Written exercise: Swap every "column base" in the rows below for "pillar base" and write the rows out again with nothing else altered. Omit the pictures from your answer.

[Spatial reasoning question data]

··········

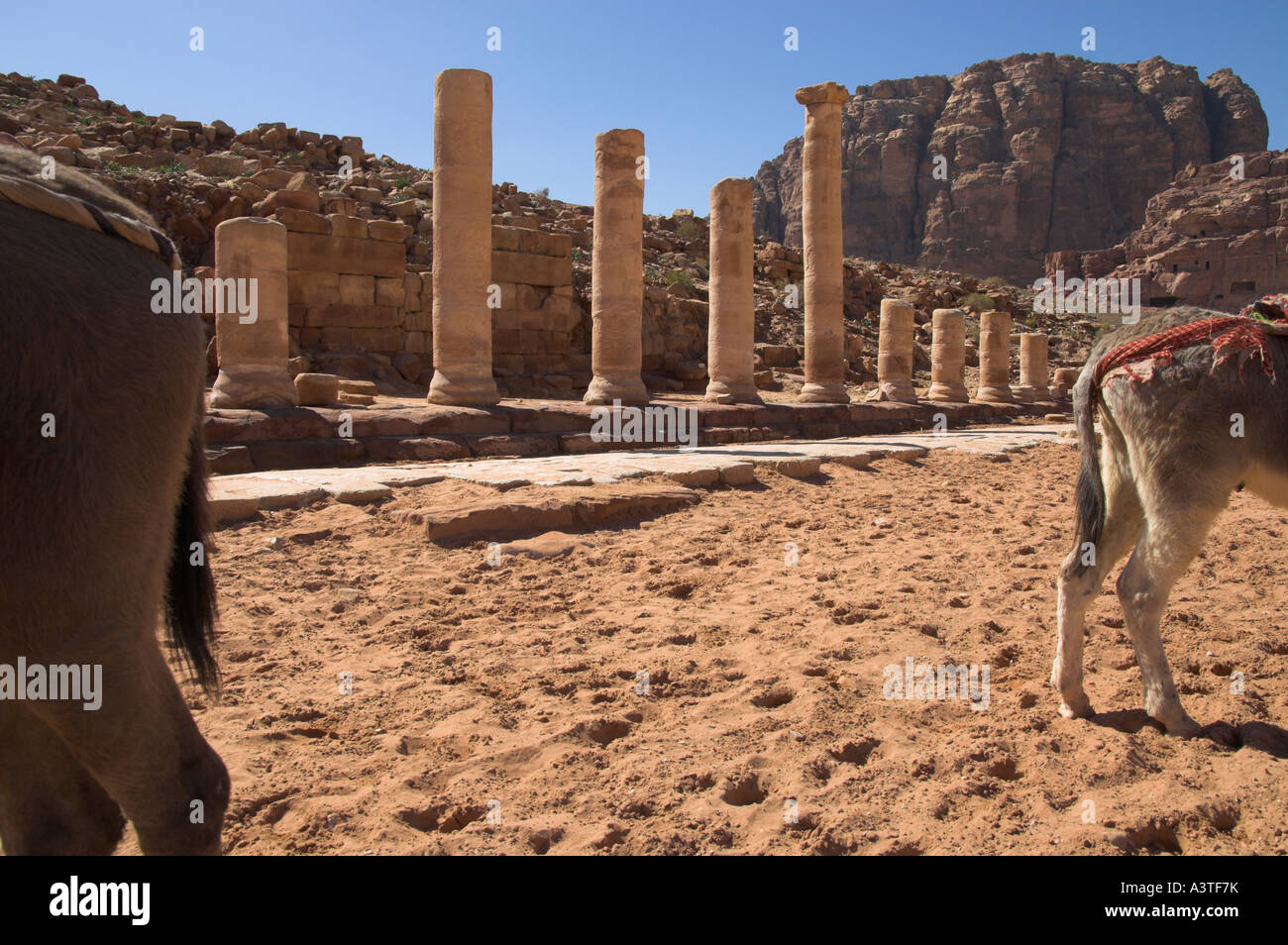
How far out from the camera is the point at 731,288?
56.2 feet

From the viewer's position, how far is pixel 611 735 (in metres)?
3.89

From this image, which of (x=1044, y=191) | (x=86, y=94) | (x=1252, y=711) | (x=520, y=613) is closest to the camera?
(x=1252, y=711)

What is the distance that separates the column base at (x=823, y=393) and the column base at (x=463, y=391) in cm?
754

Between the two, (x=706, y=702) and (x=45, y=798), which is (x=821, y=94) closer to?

··········

Output below:
How far out from the camera is the point at 731,288?
56.2 feet

From the viewer's position, how far is pixel 611 735 (in metres)?
3.89

From this image, which of (x=1044, y=191) | (x=86, y=94) | (x=1252, y=711) | (x=520, y=613) is closest to the camera?
(x=1252, y=711)

What is the distance that separates the pillar base at (x=823, y=393) and the pillar base at (x=463, y=391) in cm?
754

Between the two, (x=706, y=702) and (x=45, y=798), which is (x=821, y=94) closer to?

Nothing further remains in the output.